Data records:
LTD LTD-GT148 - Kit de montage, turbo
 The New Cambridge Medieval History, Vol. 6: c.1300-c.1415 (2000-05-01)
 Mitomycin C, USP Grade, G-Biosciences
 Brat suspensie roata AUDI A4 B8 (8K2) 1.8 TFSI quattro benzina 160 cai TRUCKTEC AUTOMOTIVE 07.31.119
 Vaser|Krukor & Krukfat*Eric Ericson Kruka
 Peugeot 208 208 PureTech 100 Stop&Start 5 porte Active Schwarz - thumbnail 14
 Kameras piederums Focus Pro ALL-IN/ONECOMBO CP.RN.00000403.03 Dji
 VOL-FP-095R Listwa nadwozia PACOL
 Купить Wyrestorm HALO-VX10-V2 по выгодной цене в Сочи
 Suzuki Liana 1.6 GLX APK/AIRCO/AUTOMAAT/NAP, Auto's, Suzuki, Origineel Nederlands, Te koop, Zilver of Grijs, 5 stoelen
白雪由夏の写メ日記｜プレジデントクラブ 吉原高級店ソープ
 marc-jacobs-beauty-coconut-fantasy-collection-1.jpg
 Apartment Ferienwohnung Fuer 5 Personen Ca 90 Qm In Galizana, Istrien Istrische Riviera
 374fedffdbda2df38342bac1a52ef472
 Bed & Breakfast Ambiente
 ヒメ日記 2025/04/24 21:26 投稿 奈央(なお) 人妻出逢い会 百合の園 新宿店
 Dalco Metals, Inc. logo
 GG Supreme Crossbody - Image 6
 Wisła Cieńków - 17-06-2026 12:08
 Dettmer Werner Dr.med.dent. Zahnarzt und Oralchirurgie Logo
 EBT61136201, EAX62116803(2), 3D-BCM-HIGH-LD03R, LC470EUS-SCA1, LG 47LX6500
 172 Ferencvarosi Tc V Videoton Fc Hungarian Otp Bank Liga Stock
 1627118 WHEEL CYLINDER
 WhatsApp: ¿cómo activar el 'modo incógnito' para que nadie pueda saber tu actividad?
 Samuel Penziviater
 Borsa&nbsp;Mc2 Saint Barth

> WHAT YOU ARE ASKED TO DO:
Your reply should be an exact copy of every line from the line with "marc-jacobs-beauty-coconut-fantasy-collection-1.jpg" through the final line of the data, and nothing more.

> SOLUTION BELOW:
 marc-jacobs-beauty-coconut-fantasy-collection-1.jpg
 Apartment Ferienwohnung Fuer 5 Personen Ca 90 Qm In Galizana, Istrien Istrische Riviera
 374fedffdbda2df38342bac1a52ef472
 Bed & Breakfast Ambiente
 ヒメ日記 2025/04/24 21:26 投稿 奈央(なお) 人妻出逢い会 百合の園 新宿店
 Dalco Metals, Inc. logo
 GG Supreme Crossbody - Image 6
 Wisła Cieńków - 17-06-2026 12:08
 Dettmer Werner Dr.med.dent. Zahnarzt und Oralchirurgie Logo
 EBT61136201, EAX62116803(2), 3D-BCM-HIGH-LD03R, LC470EUS-SCA1, LG 47LX6500
 172 Ferencvarosi Tc V Videoton Fc Hungarian Otp Bank Liga Stock
 1627118 WHEEL CYLINDER
 WhatsApp: ¿cómo activar el 'modo incógnito' para que nadie pueda saber tu actividad?
 Samuel Penziviater
 Borsa&nbsp;Mc2 Saint Barth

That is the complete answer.